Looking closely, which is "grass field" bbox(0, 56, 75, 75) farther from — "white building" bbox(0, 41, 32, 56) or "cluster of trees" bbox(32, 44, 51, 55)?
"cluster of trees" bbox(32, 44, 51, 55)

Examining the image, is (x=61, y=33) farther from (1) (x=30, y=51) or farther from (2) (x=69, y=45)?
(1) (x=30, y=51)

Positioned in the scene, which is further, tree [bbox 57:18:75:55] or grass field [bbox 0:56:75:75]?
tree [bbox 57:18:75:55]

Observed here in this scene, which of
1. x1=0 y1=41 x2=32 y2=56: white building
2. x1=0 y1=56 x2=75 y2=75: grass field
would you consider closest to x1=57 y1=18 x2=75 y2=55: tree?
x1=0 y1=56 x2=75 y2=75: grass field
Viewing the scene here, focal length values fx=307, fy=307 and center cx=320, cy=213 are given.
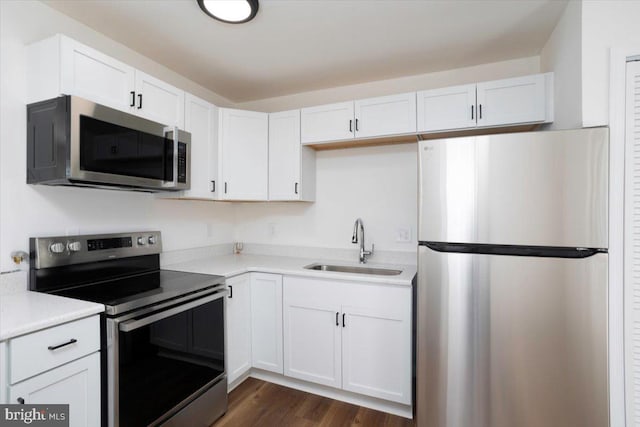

_ _ _ _ _ _ _

● **WRITTEN REQUEST**: Can you rewrite the rows above, from the line containing "Examining the image, is" through the end of the rows, replacing "scene" with "view" and changing nothing else? Leave the pictures out.

● **TASK SOLUTION**:
Examining the image, is (x=61, y=33) farther from (1) (x=30, y=51) or farther from (2) (x=69, y=45)?
(1) (x=30, y=51)

Positioned in the view, which is further, tree [bbox 57:18:75:55] or grass field [bbox 0:56:75:75]?
tree [bbox 57:18:75:55]

Observed here in this view, which of
1. x1=0 y1=41 x2=32 y2=56: white building
2. x1=0 y1=56 x2=75 y2=75: grass field
would you consider closest to x1=57 y1=18 x2=75 y2=55: tree?
x1=0 y1=56 x2=75 y2=75: grass field
Viewing the view here, focal length values fx=307, fy=307 and center cx=320, cy=213 are given.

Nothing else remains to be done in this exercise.